> Problem: Filter out all lines without the word "head" from the data below, please, and copy the rest.

- Opening Delimiter -

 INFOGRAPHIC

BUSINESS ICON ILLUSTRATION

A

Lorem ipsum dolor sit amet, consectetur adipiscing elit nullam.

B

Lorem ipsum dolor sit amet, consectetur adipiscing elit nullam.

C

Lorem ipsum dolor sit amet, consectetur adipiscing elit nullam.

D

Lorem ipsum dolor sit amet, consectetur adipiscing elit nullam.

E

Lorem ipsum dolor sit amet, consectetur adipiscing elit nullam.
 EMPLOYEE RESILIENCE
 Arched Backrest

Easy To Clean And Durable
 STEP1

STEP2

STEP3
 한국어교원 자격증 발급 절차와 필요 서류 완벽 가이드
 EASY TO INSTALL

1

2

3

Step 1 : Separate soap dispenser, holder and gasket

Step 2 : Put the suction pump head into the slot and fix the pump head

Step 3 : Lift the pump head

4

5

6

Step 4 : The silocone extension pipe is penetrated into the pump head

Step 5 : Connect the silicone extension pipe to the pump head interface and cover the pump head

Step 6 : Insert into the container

- Closing Delimiter -

> Response to this exercise:
Step 2 : Put the suction pump head into the slot and fix the pump head
Step 3 : Lift the pump head
Step 4 : The silocone extension pipe is penetrated into the pump head
Step 5 : Connect the silicone extension pipe to the pump head interface and cover the pump head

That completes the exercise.